06 || HM?

23 19 1
                                    

Happy reading...

Sebenernya nargetin dapet vote tapi sadar diri mawon mboten enten readers'e

____________

"Lo diem gue bukain gerbang buat papa dulu," titah Zia dibalas anggukan serta ringisan dari sang empu.

Sebenernya sakitnya gak seberapa tapi malunya luar biasa.

Tangan kanannya menggapai pagar tangga mencoba berdiri, Guntur melihat Juna masuk dari luar. "Sore om," sapa Guntur

"Kamu ngapain dirumah saya?" tanya Juna pasalnya Ia tahu betul kalau Guntur ini jarang sekali mau masuk kedalam rumahnya meskipun Guntur dan istrinya ini sering adu mulut.

"House tour rumah tetangga om," jawab Guntur lempeng.

Manik mata Zia terus melihat kejadian di depannya. Ia hanya diam mematung tanpa tahu mau melakukan apa.

Bingung bingung ku memikirkan.

Juna yang mendengarnya hanya memutar bola mata malas mendudukkan diri ke sofa ruang keluarga.

"Bapak lo udah balik, gue pulang," putus Guntur yang sudah merasa mendingan.

"Saya ayahnya bukan bapaknya," koreksi Juna tak terima masih segar bugar begini dibilang bapak bapak.

"Iya om."

Zia mengangguk samar melihat Guntur keluar dari rumahnya. Niat hati ingin membantu tapi Guntur malah berusaha sendiri.

Sekelebat kejadian di kamar tadi membuat Zia spontan memanggil ayahnya, malu mengingatnya. Juna menautkan alisnya tanda bertanya.

"Gak ayah."

"Ngapain anak itu kerumah tumben, apalagi ada kamu di rumah."

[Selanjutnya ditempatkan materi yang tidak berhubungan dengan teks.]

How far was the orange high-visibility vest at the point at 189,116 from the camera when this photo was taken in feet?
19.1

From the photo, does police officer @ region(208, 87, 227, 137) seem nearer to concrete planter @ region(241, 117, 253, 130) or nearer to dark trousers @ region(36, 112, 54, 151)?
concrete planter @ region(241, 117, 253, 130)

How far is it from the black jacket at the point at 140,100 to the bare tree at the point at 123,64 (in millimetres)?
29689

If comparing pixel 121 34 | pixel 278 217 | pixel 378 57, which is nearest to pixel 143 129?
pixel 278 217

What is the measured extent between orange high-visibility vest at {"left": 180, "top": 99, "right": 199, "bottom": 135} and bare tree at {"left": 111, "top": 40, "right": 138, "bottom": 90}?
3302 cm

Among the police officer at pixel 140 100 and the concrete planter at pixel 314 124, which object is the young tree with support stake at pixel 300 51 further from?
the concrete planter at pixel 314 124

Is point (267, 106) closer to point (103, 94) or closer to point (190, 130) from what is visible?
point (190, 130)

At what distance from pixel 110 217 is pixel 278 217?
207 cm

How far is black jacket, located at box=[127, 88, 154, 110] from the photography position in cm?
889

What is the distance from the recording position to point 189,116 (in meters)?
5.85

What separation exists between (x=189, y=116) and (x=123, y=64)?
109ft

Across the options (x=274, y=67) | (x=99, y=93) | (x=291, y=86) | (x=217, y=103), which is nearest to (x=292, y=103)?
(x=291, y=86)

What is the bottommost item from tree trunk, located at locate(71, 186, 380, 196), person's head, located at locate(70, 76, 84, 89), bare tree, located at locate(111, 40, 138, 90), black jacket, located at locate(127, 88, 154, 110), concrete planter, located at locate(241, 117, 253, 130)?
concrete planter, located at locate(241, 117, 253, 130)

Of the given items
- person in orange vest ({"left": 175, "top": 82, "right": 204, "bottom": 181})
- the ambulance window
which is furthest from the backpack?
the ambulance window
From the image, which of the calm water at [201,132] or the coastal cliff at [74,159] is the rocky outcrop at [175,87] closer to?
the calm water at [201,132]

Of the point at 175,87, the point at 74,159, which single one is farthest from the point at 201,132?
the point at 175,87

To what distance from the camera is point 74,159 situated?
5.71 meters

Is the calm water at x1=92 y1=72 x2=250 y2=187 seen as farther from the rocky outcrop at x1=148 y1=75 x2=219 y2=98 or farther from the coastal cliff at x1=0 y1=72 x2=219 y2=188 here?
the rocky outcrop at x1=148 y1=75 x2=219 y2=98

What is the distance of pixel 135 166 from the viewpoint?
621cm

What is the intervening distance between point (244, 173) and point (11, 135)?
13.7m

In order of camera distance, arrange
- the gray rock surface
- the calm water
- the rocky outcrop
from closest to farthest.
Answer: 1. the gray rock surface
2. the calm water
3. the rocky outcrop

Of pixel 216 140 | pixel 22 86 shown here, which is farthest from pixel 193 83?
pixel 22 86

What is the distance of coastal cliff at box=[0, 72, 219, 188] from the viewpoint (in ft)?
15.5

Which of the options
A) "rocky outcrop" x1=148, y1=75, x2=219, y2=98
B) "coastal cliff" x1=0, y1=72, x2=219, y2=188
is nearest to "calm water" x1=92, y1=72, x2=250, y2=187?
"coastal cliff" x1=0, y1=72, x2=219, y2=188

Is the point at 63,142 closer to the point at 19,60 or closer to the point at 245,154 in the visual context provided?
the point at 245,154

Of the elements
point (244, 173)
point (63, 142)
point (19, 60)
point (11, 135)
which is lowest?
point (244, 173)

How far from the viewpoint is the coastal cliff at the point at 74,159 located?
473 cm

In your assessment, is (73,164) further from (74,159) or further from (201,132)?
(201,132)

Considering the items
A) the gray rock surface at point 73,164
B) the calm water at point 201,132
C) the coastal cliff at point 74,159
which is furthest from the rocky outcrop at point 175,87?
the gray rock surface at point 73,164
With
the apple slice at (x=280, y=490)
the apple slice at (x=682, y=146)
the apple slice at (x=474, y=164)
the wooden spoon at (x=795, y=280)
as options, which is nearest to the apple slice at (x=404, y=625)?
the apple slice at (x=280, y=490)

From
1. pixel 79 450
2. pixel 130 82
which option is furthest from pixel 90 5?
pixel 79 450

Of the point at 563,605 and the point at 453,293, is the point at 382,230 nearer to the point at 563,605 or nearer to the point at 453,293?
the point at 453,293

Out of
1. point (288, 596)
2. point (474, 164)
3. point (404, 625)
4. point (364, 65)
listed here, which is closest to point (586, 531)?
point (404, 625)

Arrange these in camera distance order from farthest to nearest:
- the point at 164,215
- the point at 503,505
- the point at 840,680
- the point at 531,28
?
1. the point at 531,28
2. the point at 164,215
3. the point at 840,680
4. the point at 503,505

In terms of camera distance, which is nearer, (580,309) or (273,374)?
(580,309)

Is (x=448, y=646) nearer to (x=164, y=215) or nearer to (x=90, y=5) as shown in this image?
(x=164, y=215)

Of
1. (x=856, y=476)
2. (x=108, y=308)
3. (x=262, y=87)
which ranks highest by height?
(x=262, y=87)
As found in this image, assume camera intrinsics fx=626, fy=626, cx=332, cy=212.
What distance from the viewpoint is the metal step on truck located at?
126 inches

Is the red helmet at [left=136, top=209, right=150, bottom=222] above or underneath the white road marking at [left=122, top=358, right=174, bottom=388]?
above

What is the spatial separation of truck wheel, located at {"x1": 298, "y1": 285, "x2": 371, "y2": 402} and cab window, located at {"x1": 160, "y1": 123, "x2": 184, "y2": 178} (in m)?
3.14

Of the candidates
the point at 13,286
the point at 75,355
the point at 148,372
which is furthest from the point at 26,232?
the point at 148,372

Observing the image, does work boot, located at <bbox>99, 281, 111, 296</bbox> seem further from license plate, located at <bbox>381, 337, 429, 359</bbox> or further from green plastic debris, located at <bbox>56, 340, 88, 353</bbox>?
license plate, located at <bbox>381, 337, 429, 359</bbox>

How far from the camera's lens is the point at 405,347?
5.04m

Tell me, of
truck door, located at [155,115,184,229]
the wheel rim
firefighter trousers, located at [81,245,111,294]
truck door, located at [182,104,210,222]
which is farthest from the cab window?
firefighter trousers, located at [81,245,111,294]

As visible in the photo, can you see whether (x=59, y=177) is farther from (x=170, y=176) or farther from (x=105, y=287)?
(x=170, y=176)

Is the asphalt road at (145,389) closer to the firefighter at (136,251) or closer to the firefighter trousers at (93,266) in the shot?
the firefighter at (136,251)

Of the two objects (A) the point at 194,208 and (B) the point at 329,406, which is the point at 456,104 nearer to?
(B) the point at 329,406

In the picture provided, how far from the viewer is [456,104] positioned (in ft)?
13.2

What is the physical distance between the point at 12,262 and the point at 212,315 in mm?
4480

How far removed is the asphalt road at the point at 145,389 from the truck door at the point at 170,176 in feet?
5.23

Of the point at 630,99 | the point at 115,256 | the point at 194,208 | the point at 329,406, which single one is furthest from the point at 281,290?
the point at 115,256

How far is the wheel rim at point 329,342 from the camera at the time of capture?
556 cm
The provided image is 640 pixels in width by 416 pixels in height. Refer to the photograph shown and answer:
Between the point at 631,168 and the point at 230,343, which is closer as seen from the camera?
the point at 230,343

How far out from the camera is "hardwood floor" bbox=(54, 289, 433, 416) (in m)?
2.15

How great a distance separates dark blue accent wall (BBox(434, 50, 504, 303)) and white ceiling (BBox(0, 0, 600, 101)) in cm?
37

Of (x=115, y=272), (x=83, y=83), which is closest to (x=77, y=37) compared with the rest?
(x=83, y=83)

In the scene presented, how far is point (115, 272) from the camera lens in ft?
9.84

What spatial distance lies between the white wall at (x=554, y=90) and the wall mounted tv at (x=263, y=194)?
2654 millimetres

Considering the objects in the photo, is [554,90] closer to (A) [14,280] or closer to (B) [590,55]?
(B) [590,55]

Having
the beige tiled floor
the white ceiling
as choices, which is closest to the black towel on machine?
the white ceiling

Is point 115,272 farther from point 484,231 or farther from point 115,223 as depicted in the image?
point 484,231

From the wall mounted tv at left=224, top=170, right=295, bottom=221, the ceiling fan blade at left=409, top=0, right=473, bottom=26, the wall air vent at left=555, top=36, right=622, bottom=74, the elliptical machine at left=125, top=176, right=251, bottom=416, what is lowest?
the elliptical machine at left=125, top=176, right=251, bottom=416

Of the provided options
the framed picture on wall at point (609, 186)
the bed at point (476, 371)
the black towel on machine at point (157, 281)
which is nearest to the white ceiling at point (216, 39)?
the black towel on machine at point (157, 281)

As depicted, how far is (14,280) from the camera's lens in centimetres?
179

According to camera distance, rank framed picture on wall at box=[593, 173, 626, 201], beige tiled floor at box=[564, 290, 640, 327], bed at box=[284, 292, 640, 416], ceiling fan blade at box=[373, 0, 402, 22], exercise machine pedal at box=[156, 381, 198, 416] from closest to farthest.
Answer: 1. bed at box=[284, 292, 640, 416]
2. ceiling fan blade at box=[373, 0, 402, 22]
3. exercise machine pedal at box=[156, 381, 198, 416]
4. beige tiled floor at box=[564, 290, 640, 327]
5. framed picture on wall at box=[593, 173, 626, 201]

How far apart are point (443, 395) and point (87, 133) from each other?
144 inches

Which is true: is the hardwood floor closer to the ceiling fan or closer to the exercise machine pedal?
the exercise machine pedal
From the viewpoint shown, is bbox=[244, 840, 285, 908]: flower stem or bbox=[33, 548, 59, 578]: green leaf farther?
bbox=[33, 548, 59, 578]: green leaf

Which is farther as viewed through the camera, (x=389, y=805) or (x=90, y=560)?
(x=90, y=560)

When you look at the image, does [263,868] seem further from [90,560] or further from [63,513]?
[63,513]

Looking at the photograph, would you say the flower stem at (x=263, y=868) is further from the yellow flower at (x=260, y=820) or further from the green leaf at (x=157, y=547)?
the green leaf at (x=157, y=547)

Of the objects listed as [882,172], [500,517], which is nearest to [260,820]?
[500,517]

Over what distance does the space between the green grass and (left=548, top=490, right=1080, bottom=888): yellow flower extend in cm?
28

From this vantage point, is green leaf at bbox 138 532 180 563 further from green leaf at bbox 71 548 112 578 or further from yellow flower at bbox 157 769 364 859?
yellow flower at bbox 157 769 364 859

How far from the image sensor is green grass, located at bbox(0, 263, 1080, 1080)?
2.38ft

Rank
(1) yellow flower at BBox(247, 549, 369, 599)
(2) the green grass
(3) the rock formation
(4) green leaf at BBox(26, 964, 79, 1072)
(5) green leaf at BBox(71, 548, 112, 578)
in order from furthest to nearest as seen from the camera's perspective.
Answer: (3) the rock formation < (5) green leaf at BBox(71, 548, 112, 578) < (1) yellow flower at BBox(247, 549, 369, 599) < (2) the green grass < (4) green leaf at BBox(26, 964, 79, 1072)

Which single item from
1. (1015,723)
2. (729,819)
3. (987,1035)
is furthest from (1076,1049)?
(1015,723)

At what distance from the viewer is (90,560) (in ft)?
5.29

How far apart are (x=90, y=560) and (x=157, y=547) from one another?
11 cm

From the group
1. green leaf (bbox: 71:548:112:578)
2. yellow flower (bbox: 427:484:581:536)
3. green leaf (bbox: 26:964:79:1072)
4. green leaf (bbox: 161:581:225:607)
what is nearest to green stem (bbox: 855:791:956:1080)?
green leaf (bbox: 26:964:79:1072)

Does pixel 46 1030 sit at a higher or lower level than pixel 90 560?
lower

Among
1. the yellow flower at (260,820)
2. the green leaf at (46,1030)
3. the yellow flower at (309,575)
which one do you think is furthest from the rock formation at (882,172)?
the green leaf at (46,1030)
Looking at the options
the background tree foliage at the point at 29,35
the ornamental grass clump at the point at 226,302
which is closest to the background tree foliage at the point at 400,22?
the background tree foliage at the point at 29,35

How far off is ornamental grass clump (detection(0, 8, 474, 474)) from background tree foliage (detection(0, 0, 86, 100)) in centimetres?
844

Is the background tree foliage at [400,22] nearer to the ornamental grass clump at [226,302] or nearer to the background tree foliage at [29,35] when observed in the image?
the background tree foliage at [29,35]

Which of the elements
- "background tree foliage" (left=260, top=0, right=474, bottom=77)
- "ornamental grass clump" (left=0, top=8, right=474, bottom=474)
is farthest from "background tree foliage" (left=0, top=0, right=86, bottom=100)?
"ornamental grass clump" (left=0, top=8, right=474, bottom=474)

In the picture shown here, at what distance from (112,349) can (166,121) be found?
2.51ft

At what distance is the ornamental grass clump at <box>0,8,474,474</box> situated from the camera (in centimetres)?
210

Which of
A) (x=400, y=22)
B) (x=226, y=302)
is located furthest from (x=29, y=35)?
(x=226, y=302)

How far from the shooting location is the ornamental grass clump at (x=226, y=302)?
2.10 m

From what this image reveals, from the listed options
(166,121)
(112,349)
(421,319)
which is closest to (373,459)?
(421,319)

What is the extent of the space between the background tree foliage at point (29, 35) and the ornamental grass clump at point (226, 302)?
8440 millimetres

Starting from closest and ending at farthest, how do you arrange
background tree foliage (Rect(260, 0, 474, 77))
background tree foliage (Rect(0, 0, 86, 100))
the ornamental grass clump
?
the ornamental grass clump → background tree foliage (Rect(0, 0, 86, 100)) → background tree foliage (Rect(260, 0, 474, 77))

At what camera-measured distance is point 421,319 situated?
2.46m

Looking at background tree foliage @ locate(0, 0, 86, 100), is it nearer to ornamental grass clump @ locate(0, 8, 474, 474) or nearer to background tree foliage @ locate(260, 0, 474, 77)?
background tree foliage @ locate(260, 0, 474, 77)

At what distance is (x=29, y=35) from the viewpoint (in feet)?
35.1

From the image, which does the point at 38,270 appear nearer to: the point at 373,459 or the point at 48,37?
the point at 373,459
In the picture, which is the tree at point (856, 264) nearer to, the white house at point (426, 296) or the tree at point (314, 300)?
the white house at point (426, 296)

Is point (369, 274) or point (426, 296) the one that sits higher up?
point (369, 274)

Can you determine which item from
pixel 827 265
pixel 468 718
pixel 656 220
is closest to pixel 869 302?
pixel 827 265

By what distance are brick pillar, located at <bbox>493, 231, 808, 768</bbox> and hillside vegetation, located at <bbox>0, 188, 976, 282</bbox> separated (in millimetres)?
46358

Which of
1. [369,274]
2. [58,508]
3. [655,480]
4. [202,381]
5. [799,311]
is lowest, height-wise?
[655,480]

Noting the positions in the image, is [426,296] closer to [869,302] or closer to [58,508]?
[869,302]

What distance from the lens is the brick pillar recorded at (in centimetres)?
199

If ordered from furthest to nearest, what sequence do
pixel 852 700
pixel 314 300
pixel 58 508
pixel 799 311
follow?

Zia menjelaskan secara singkat setelah itu ia pergi ke kamar. Percuma rasanya di ruang tamu jika tidak ada Bu Nyai.

★★★★

Semester dua kelas dua belas...

Hari hari terus berlalu, baik Guntur maupun Zia sudah memasuki semester penentuan lulus atau tidak sebagai seorang pelajar putih abu abu.

Zia mulai terbiasa dengan banyak orang meskipun belum sepenuhnya lepas dari kebiasaan yang sering membuat Vivi geram.

Ya, Zia masih sering membawa Handsanitizer dan sapu tangan atau tisu. Sesekali Vivi melarang Zia menggunakan itu semua mau tak mau Zia menurutinya.

Karena dari semua teman sekelasnya Zia hanya dekat dengan Vivi bukan karena membandingkan level, menurut Zia hanya Vivi yang bisa membuatnya nyaman.

Jika Zia berhasil membuat Vivi kesal satu hari Zia menjadi pendiam tak ada yang mengajak bicara. Sebenarnya bisa saja Zia banyak bicara tapi sayangnya Zia hanya malas melakukan banyak aktivitas. Seperti bicara dengan orang lain dan membicarakan hal yang tak penting.

"Zia ih dari tadi Vivi panggilin juga," Rajuk Vivi.

Zia tersentak kaget dan menatap Vivi lamat Lamat." Kenapa?"